-- START OF DATASET --

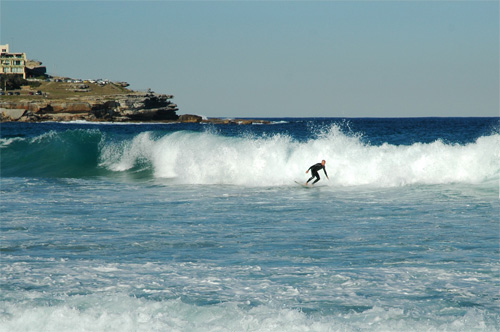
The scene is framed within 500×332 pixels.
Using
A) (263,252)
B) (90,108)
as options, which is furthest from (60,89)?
(263,252)

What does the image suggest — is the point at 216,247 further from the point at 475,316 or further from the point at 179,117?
the point at 179,117

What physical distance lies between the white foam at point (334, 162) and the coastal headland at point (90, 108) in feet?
291

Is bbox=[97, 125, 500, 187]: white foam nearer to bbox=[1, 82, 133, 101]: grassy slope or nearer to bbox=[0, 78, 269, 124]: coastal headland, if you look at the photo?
bbox=[0, 78, 269, 124]: coastal headland

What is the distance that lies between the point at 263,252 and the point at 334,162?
1425 cm

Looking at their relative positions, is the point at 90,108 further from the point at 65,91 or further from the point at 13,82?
the point at 13,82

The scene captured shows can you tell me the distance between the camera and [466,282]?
24.3 ft

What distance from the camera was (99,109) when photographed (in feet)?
392

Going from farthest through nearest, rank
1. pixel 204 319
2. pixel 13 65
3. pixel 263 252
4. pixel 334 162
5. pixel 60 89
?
1. pixel 13 65
2. pixel 60 89
3. pixel 334 162
4. pixel 263 252
5. pixel 204 319

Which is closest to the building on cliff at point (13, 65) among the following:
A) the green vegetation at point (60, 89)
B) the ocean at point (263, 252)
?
the green vegetation at point (60, 89)

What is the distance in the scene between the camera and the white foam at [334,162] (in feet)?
68.6

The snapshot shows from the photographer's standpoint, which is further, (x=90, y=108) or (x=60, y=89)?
(x=60, y=89)

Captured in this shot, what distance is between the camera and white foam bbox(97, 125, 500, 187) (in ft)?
68.6

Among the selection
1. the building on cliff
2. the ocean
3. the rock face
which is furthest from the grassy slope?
the ocean

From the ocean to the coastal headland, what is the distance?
9589cm
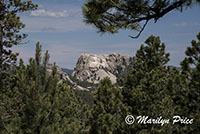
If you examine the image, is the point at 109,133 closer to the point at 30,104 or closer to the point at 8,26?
the point at 8,26

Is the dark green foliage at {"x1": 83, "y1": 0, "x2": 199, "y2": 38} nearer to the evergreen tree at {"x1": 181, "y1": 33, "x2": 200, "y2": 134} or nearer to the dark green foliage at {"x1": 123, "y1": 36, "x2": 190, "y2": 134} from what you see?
the evergreen tree at {"x1": 181, "y1": 33, "x2": 200, "y2": 134}

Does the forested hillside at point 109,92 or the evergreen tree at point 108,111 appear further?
the evergreen tree at point 108,111

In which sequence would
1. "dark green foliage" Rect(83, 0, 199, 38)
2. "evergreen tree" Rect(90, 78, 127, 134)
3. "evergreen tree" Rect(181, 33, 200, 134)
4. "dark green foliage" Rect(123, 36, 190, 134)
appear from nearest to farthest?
"dark green foliage" Rect(83, 0, 199, 38), "evergreen tree" Rect(181, 33, 200, 134), "dark green foliage" Rect(123, 36, 190, 134), "evergreen tree" Rect(90, 78, 127, 134)

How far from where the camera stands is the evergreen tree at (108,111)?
1816 cm

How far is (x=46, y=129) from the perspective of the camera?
6402 millimetres

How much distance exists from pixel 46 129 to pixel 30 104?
0.81m

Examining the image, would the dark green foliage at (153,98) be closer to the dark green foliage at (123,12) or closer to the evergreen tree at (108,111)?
the evergreen tree at (108,111)

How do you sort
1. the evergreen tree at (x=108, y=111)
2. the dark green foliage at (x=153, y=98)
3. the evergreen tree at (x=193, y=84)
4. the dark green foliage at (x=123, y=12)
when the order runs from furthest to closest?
the evergreen tree at (x=108, y=111), the dark green foliage at (x=153, y=98), the evergreen tree at (x=193, y=84), the dark green foliage at (x=123, y=12)

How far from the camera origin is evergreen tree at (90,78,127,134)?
18.2m

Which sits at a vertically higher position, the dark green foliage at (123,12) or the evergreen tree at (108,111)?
the dark green foliage at (123,12)

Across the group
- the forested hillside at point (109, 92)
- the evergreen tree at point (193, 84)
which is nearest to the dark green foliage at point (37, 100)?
the forested hillside at point (109, 92)

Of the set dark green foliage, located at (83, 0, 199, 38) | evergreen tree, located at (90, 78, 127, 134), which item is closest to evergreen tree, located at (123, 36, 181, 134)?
evergreen tree, located at (90, 78, 127, 134)

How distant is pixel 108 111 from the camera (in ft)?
64.5

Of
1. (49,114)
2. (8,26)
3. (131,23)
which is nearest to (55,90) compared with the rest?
(49,114)
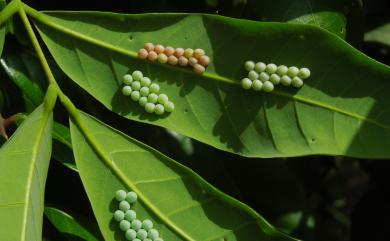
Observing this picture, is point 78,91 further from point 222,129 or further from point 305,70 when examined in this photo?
point 305,70

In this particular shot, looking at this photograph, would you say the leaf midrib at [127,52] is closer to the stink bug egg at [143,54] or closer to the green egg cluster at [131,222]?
the stink bug egg at [143,54]

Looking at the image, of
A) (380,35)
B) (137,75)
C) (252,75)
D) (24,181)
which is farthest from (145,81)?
(380,35)

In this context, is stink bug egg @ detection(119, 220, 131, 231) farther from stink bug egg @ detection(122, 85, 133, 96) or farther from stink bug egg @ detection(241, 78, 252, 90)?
stink bug egg @ detection(241, 78, 252, 90)

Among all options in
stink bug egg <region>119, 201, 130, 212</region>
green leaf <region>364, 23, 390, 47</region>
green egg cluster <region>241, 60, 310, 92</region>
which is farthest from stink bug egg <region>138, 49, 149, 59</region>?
green leaf <region>364, 23, 390, 47</region>

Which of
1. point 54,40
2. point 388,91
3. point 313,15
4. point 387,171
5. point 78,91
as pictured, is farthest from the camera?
point 387,171

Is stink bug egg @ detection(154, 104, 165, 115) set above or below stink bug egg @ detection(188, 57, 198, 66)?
below

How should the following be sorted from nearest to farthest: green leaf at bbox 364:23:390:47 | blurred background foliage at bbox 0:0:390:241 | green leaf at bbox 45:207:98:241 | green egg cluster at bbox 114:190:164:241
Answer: green egg cluster at bbox 114:190:164:241 → green leaf at bbox 45:207:98:241 → blurred background foliage at bbox 0:0:390:241 → green leaf at bbox 364:23:390:47

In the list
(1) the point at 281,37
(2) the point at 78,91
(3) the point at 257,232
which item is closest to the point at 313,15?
(1) the point at 281,37
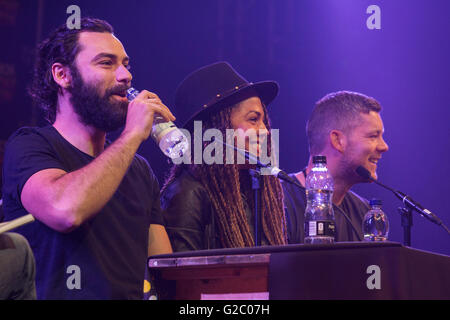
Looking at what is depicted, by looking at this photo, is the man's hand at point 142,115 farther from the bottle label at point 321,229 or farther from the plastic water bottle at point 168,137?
the bottle label at point 321,229

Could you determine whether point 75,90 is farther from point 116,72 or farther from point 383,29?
point 383,29

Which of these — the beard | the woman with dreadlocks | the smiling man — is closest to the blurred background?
the smiling man

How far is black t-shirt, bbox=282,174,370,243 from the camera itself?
3.45 metres

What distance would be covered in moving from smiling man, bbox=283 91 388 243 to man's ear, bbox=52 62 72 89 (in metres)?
1.68

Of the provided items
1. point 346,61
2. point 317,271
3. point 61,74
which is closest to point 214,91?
point 61,74

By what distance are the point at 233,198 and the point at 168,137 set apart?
76cm

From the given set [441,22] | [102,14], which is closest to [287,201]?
[102,14]

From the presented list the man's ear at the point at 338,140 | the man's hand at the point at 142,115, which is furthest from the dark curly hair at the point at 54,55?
the man's ear at the point at 338,140

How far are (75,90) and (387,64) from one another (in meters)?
3.35

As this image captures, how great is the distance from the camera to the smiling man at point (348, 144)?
12.8 feet

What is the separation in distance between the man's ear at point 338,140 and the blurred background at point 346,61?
717mm

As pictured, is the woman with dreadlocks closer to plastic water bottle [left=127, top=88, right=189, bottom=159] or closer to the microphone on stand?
→ plastic water bottle [left=127, top=88, right=189, bottom=159]

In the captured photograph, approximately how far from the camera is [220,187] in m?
2.98

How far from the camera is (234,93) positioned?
312 cm
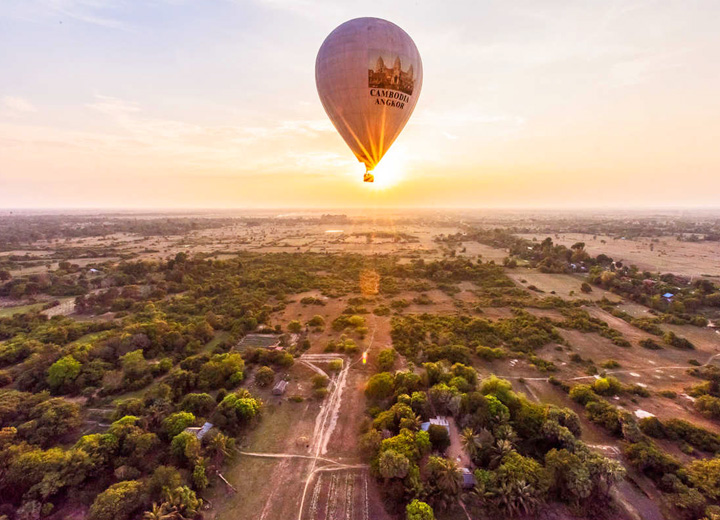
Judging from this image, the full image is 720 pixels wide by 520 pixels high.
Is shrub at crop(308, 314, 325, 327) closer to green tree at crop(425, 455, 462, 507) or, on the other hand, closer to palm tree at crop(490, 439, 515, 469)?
green tree at crop(425, 455, 462, 507)

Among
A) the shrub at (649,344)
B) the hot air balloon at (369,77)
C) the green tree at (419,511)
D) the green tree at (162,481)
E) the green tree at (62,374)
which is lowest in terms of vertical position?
the shrub at (649,344)

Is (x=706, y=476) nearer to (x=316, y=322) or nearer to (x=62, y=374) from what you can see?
(x=316, y=322)

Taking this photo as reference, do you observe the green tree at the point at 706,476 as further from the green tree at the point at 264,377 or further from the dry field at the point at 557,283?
the dry field at the point at 557,283

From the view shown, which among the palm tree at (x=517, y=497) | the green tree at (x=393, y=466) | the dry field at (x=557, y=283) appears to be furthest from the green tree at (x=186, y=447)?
the dry field at (x=557, y=283)

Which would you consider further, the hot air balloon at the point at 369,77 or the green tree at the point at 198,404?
the hot air balloon at the point at 369,77

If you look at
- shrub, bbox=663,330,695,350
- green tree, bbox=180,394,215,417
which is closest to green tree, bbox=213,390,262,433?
green tree, bbox=180,394,215,417

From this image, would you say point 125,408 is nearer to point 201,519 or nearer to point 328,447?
point 201,519

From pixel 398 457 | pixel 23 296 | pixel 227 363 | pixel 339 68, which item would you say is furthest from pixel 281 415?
pixel 23 296

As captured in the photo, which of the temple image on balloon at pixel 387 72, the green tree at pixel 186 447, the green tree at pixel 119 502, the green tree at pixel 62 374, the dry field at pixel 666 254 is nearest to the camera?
the green tree at pixel 119 502

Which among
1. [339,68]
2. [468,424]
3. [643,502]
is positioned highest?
[339,68]
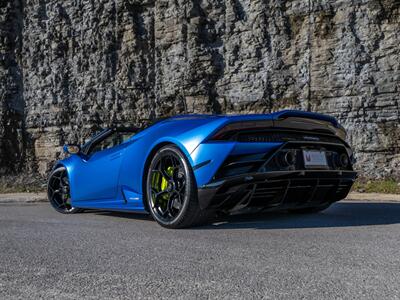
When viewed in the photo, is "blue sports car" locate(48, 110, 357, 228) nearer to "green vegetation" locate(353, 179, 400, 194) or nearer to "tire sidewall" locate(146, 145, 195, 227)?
"tire sidewall" locate(146, 145, 195, 227)

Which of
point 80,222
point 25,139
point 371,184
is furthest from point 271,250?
point 25,139

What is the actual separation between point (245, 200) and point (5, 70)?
13.7 meters

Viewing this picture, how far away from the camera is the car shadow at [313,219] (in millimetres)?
4074

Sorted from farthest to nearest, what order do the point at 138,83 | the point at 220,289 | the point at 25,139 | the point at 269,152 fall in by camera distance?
the point at 25,139 → the point at 138,83 → the point at 269,152 → the point at 220,289

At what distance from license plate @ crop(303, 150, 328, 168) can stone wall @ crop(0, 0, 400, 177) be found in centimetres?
650

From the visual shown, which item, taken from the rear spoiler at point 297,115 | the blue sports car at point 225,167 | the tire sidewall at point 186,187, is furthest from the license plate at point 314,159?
the tire sidewall at point 186,187

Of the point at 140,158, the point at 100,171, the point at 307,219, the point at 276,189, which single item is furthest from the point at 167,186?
the point at 307,219

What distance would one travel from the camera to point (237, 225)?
4141 mm

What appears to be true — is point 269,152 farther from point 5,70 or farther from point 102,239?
point 5,70

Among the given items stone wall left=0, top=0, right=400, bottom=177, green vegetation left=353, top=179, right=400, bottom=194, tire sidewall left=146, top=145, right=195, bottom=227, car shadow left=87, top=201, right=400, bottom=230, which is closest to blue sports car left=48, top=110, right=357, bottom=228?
tire sidewall left=146, top=145, right=195, bottom=227

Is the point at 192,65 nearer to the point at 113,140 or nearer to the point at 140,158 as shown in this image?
the point at 113,140

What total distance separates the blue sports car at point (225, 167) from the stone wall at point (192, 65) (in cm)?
645

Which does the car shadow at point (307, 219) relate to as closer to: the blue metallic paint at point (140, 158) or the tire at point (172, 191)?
the tire at point (172, 191)

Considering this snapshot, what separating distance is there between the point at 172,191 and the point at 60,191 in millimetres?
2454
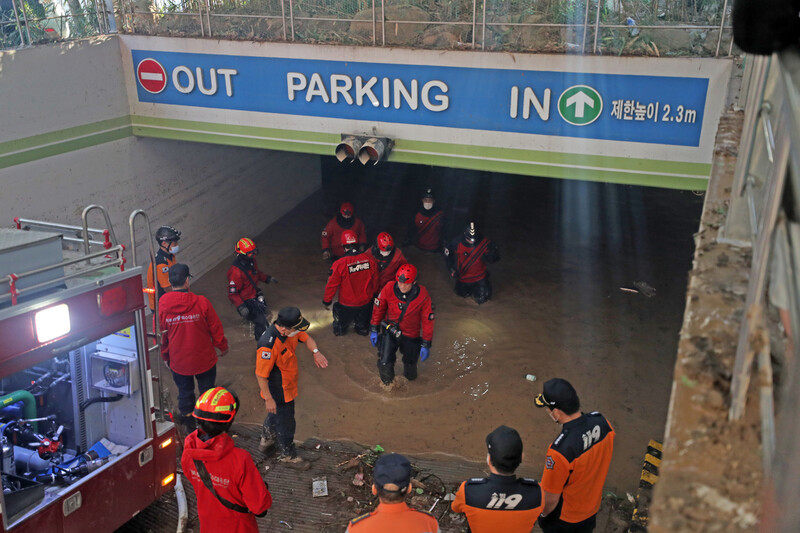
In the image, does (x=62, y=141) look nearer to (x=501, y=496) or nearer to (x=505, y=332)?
(x=505, y=332)

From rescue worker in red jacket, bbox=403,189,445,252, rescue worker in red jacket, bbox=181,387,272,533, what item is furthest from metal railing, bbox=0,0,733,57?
rescue worker in red jacket, bbox=181,387,272,533

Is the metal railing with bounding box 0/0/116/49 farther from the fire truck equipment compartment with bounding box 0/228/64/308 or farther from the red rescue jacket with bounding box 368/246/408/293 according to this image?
the fire truck equipment compartment with bounding box 0/228/64/308

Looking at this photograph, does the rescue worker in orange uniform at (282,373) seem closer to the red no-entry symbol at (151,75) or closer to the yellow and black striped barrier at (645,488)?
the yellow and black striped barrier at (645,488)

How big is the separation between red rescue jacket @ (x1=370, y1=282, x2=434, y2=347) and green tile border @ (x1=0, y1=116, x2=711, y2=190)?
1.80 m

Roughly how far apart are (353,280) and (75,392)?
14.0 ft

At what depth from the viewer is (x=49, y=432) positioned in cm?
571

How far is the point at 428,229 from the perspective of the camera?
12.5 meters

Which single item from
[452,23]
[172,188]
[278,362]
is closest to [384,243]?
[452,23]

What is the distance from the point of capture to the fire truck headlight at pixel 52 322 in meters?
4.62

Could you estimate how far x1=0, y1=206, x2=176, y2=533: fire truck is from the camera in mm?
4637

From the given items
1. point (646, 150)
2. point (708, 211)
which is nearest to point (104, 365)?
point (708, 211)

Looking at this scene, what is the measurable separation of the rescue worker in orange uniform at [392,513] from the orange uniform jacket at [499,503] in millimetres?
382

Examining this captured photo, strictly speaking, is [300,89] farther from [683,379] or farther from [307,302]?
[683,379]

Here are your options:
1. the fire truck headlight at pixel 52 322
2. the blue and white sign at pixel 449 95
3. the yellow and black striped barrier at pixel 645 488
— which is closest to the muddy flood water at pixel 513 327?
the yellow and black striped barrier at pixel 645 488
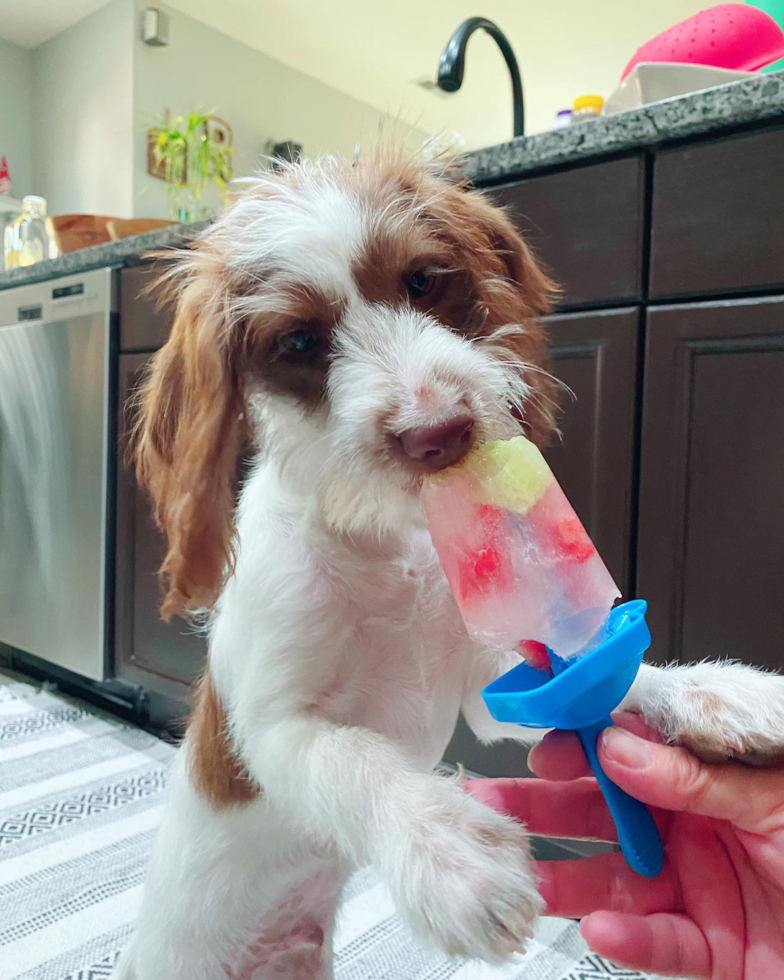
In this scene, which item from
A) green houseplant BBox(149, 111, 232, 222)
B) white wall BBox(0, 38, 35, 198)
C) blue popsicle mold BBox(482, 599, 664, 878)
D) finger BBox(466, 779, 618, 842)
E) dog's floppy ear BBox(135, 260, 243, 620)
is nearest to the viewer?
blue popsicle mold BBox(482, 599, 664, 878)

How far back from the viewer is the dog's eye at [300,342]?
2.77ft

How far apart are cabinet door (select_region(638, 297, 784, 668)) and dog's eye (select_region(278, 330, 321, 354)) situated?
78 cm

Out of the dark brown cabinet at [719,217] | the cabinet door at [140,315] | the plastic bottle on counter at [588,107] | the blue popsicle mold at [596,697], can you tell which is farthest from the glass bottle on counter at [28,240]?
the blue popsicle mold at [596,697]

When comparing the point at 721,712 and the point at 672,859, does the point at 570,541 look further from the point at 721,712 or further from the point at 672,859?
the point at 672,859

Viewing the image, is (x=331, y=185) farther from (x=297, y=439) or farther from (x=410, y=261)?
(x=297, y=439)

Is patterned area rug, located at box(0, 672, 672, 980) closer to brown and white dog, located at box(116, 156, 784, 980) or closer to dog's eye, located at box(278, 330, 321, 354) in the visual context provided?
brown and white dog, located at box(116, 156, 784, 980)

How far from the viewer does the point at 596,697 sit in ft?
2.13

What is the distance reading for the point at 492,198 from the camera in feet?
4.95

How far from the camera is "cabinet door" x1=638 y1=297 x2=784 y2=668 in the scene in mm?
1253

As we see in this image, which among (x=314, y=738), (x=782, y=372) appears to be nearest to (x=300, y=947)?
(x=314, y=738)

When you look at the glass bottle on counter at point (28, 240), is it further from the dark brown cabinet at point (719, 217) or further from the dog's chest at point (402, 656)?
the dog's chest at point (402, 656)

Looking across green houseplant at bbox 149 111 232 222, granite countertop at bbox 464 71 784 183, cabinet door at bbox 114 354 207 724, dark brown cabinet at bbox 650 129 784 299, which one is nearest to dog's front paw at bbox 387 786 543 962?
dark brown cabinet at bbox 650 129 784 299

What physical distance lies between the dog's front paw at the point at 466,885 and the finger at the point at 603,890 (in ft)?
0.97

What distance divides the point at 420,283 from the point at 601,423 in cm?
67
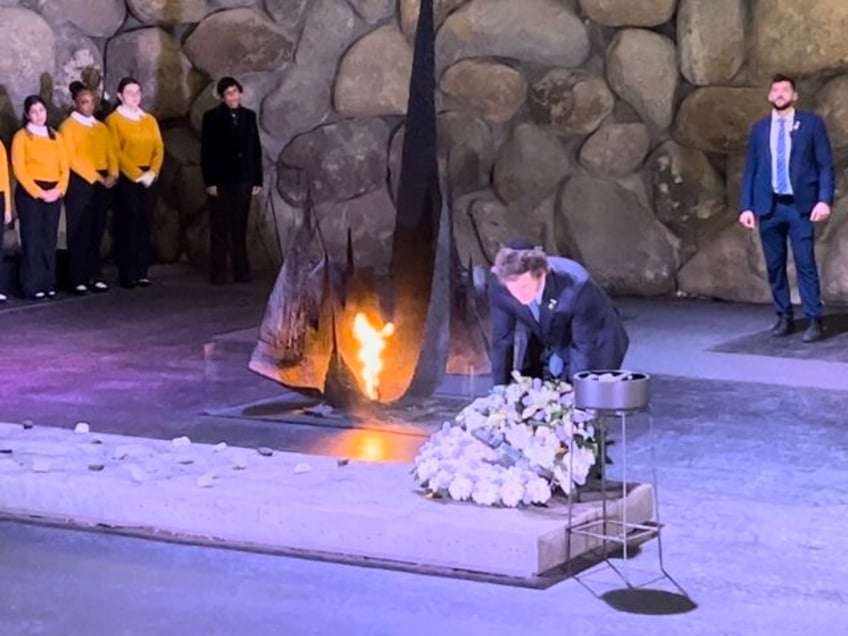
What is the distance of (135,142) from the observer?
10.6 meters

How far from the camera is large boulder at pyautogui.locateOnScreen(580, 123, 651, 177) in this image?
10.1 meters

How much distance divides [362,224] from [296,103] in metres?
1.00

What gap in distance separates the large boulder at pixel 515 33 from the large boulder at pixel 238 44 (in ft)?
4.37

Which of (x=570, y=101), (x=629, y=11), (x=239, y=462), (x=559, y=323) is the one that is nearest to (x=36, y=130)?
(x=570, y=101)

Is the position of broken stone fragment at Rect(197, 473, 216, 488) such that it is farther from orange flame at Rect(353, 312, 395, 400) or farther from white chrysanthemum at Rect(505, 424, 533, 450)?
orange flame at Rect(353, 312, 395, 400)

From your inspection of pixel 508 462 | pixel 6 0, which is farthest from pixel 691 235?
pixel 508 462

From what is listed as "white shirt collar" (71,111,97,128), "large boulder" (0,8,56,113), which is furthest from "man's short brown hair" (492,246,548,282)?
"large boulder" (0,8,56,113)

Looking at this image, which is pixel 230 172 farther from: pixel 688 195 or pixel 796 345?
pixel 796 345

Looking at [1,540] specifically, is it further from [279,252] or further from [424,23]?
[279,252]

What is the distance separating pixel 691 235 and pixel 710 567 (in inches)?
227

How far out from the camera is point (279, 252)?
11.6 meters

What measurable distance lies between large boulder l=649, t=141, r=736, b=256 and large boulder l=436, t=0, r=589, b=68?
859mm

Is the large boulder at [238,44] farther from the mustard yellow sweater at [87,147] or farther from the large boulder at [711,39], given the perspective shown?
the large boulder at [711,39]

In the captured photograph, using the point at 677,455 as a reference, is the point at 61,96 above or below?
above
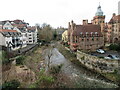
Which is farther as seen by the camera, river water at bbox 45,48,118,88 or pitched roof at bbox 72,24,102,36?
pitched roof at bbox 72,24,102,36

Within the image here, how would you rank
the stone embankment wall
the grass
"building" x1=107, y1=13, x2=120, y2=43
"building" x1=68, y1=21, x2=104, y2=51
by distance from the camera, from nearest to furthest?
the grass, the stone embankment wall, "building" x1=68, y1=21, x2=104, y2=51, "building" x1=107, y1=13, x2=120, y2=43

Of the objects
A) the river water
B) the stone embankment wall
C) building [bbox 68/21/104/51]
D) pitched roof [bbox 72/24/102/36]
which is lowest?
the river water

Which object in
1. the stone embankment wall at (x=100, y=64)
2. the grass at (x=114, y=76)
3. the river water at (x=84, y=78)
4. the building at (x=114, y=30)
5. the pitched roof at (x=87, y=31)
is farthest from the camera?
the building at (x=114, y=30)

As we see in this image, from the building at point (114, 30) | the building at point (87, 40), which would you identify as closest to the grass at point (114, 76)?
the building at point (87, 40)

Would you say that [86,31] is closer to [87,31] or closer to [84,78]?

-- END OF DATASET --

_EXERCISE TASK_
Copy out the stretch of lines from the one containing "What is the distance separating" through the one containing "the grass, the", word for word, leaving the pictures out of your answer.

_SOLUTION_
What is the distance separating pixel 691 235 and pixel 710 567 (in inches)?
227

How far out from the camera is point (279, 252)?
11.6 meters

What measurable distance lies between large boulder l=649, t=141, r=736, b=256 and large boulder l=436, t=0, r=589, b=68?
859mm

Is the large boulder at [238,44] farther from the mustard yellow sweater at [87,147] or farther from the large boulder at [711,39], given the perspective shown?
the large boulder at [711,39]

In the captured photograph, using the point at 677,455 as a reference, is the point at 61,96 above or below?
above
Which is farther as seen by the camera, river water at bbox 45,48,118,88 or pitched roof at bbox 72,24,102,36?
pitched roof at bbox 72,24,102,36

Within the image here, how would you rank
the stone embankment wall
the grass
"building" x1=107, y1=13, x2=120, y2=43
"building" x1=68, y1=21, x2=104, y2=51
by distance from the camera, from nearest to furthest?
the grass, the stone embankment wall, "building" x1=68, y1=21, x2=104, y2=51, "building" x1=107, y1=13, x2=120, y2=43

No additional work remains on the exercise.